Records from a dataset:

☆ ☆ ☆ ☆ ☆

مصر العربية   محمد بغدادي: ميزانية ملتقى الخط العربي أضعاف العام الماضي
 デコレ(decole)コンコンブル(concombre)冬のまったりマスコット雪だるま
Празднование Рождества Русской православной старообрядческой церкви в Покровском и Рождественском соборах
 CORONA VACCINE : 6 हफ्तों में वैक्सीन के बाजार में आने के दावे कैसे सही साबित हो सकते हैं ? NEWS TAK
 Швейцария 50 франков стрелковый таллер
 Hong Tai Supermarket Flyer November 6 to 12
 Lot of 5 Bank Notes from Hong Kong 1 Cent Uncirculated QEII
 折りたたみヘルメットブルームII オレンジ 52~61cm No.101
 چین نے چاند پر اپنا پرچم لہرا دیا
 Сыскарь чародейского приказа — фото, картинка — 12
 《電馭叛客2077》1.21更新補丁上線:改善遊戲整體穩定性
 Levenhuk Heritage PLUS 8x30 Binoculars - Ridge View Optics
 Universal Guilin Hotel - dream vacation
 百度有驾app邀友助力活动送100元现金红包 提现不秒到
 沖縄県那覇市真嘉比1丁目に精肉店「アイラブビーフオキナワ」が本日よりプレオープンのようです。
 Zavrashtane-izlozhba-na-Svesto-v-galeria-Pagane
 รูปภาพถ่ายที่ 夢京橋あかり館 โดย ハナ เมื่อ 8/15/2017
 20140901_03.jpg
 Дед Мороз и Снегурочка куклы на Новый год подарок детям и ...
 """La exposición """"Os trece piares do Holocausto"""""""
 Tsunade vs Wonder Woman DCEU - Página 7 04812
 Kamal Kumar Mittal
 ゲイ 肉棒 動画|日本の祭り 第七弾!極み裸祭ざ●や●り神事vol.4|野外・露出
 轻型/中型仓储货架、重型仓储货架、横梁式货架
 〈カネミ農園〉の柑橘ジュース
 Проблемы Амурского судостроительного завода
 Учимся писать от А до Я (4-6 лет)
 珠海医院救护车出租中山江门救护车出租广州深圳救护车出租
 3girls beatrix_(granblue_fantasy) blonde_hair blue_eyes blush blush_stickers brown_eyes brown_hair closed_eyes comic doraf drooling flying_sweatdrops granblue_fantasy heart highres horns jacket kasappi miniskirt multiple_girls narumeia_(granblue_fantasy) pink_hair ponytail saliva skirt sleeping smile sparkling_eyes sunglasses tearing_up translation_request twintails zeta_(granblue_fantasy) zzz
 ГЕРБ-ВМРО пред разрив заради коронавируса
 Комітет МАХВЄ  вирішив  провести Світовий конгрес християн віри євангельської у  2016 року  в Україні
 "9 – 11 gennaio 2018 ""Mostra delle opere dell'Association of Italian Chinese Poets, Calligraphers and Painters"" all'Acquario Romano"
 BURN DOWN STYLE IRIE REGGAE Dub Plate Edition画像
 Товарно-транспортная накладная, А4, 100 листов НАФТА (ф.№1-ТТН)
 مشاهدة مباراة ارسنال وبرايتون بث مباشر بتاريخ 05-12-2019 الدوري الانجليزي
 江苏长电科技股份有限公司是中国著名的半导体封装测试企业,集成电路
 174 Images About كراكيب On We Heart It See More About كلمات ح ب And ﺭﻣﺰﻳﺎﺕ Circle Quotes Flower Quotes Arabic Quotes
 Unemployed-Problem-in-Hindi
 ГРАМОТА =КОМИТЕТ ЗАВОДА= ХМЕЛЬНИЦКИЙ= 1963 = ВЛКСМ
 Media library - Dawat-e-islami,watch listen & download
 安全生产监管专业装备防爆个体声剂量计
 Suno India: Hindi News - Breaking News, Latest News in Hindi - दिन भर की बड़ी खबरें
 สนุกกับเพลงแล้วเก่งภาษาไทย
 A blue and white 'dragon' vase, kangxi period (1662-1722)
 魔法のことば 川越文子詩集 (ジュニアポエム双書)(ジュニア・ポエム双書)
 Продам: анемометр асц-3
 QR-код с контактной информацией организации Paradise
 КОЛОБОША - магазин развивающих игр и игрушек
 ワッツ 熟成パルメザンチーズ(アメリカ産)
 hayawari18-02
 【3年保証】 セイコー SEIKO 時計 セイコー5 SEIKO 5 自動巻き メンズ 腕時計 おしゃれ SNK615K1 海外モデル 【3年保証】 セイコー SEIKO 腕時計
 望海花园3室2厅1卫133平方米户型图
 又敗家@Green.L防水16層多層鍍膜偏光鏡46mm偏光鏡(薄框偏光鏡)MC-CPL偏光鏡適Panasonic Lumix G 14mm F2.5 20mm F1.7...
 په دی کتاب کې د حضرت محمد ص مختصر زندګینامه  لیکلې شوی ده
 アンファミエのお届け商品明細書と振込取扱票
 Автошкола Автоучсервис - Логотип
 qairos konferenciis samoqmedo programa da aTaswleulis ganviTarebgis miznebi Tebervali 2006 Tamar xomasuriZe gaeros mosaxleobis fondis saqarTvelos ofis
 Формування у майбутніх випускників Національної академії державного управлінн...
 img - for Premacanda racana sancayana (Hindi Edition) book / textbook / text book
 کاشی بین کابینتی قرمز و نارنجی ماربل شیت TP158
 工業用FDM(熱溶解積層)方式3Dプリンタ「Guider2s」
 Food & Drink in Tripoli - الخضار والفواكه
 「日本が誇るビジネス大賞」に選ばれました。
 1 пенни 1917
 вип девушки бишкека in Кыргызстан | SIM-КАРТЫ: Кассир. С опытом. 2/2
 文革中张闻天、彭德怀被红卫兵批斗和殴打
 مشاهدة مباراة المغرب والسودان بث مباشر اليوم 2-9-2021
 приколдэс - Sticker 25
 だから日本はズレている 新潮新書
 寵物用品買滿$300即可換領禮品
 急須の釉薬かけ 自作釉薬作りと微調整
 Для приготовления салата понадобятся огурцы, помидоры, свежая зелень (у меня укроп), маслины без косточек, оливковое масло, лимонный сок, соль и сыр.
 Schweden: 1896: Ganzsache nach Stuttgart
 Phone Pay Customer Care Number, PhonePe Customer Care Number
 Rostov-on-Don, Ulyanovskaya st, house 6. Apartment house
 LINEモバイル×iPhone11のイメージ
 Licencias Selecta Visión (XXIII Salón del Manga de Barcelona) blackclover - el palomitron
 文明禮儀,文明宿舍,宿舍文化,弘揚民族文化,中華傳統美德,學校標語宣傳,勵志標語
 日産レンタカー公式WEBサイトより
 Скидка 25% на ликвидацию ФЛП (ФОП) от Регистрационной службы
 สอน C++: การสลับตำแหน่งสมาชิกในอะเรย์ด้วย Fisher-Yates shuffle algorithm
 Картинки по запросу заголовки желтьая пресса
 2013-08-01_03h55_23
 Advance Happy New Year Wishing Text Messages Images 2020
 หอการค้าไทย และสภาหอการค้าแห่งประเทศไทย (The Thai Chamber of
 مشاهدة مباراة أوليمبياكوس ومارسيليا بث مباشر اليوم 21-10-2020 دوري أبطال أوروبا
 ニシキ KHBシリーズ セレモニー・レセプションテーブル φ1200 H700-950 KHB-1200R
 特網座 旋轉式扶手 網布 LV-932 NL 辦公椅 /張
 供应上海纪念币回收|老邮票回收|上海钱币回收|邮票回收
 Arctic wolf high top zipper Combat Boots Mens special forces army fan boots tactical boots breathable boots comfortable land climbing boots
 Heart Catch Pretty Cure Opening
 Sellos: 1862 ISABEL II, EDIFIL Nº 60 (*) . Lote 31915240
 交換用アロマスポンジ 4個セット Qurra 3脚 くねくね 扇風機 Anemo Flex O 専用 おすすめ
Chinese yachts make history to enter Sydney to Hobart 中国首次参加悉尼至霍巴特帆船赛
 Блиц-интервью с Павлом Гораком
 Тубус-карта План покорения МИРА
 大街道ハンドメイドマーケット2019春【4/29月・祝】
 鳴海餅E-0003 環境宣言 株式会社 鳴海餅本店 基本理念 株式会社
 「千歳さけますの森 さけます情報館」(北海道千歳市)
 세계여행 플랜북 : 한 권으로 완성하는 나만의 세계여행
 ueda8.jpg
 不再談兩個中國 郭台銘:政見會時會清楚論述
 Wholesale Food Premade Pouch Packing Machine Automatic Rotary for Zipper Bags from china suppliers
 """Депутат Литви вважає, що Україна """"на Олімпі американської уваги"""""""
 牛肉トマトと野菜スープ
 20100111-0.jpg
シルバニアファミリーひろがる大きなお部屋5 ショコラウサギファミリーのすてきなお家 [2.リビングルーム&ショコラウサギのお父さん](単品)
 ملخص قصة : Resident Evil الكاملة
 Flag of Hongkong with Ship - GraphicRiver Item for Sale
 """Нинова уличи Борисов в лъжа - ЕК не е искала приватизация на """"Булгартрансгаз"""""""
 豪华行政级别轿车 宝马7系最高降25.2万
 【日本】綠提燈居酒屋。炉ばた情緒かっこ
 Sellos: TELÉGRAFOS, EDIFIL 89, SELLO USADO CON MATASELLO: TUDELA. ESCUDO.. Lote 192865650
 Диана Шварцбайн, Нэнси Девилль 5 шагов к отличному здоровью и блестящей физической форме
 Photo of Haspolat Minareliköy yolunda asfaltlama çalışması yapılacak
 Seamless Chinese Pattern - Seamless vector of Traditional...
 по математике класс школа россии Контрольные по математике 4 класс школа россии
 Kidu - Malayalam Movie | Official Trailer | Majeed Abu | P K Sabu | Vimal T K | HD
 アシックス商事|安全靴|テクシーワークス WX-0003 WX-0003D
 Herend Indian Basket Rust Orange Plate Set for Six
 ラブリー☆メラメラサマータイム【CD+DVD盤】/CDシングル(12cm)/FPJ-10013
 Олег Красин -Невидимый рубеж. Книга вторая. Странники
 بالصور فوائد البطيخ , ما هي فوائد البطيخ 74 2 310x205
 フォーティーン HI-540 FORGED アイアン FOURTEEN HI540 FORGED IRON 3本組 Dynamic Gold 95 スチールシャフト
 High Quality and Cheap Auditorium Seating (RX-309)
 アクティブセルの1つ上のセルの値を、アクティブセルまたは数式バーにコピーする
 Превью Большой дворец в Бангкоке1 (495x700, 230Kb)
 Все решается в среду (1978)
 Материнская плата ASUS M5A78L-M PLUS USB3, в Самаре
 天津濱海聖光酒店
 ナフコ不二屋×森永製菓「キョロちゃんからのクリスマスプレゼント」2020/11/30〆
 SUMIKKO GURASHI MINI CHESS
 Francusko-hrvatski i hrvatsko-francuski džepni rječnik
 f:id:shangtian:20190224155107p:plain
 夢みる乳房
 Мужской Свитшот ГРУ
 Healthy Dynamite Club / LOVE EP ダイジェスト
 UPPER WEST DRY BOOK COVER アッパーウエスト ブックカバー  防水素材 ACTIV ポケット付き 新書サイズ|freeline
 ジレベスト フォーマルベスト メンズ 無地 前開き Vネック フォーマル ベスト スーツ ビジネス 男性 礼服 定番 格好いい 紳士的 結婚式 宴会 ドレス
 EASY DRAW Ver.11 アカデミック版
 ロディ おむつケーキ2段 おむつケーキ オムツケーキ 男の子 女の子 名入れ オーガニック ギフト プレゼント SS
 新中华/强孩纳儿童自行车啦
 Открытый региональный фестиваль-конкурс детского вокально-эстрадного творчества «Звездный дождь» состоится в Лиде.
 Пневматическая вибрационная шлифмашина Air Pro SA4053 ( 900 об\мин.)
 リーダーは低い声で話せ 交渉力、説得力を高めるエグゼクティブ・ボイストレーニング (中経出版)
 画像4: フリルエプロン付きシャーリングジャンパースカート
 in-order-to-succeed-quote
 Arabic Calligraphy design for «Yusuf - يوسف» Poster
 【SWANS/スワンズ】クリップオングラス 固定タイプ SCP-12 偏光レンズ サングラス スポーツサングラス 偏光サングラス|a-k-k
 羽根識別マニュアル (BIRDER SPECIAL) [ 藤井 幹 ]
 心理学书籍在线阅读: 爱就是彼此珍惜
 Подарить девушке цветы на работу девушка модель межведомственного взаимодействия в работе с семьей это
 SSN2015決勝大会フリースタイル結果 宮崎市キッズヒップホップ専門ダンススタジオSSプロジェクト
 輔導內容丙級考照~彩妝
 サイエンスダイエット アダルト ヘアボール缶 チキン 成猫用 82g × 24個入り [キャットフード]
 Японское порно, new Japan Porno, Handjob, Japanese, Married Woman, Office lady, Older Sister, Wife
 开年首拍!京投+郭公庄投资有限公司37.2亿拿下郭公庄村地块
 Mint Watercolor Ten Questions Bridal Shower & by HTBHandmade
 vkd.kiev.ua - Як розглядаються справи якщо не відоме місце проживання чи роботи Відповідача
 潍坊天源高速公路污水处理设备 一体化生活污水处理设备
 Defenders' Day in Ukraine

☆ ☆ ☆ ☆ ☆

The lines above starting at the one that contains "ニシキ KHBシリーズ セレモニー・レセプションテーブル" and ending at the one that contains "Flag of Hongkong" must be transcribed exactly, and no other lines may appear.

 ニシキ KHBシリーズ セレモニー・レセプションテーブル φ1200 H700-950 KHB-1200R
 特網座 旋轉式扶手 網布 LV-932 NL 辦公椅 /張
 供应上海纪念币回收|老邮票回收|上海钱币回收|邮票回收
 Arctic wolf high top zipper Combat Boots Mens special forces army fan boots tactical boots breathable boots comfortable land climbing boots
 Heart Catch Pretty Cure Opening
 Sellos: 1862 ISABEL II, EDIFIL Nº 60 (*) . Lote 31915240
 交換用アロマスポンジ 4個セット Qurra 3脚 くねくね 扇風機 Anemo Flex O 専用 おすすめ
Chinese yachts make history to enter Sydney to Hobart 中国首次参加悉尼至霍巴特帆船赛
 Блиц-интервью с Павлом Гораком
 Тубус-карта План покорения МИРА
 大街道ハンドメイドマーケット2019春【4/29月・祝】
 鳴海餅E-0003 環境宣言 株式会社 鳴海餅本店 基本理念 株式会社
 「千歳さけますの森 さけます情報館」(北海道千歳市)
 세계여행 플랜북 : 한 권으로 완성하는 나만의 세계여행
 ueda8.jpg
 不再談兩個中國 郭台銘:政見會時會清楚論述
 Wholesale Food Premade Pouch Packing Machine Automatic Rotary for Zipper Bags from china suppliers
 """Депутат Литви вважає, що Україна """"на Олімпі американської уваги"""""""
 牛肉トマトと野菜スープ
 20100111-0.jpg
シルバニアファミリーひろがる大きなお部屋5 ショコラウサギファミリーのすてきなお家 [2.リビングルーム&ショコラウサギのお父さん](単品)
 ملخص قصة : Resident Evil الكاملة
 Flag of Hongkong with Ship - GraphicRiver Item for Sale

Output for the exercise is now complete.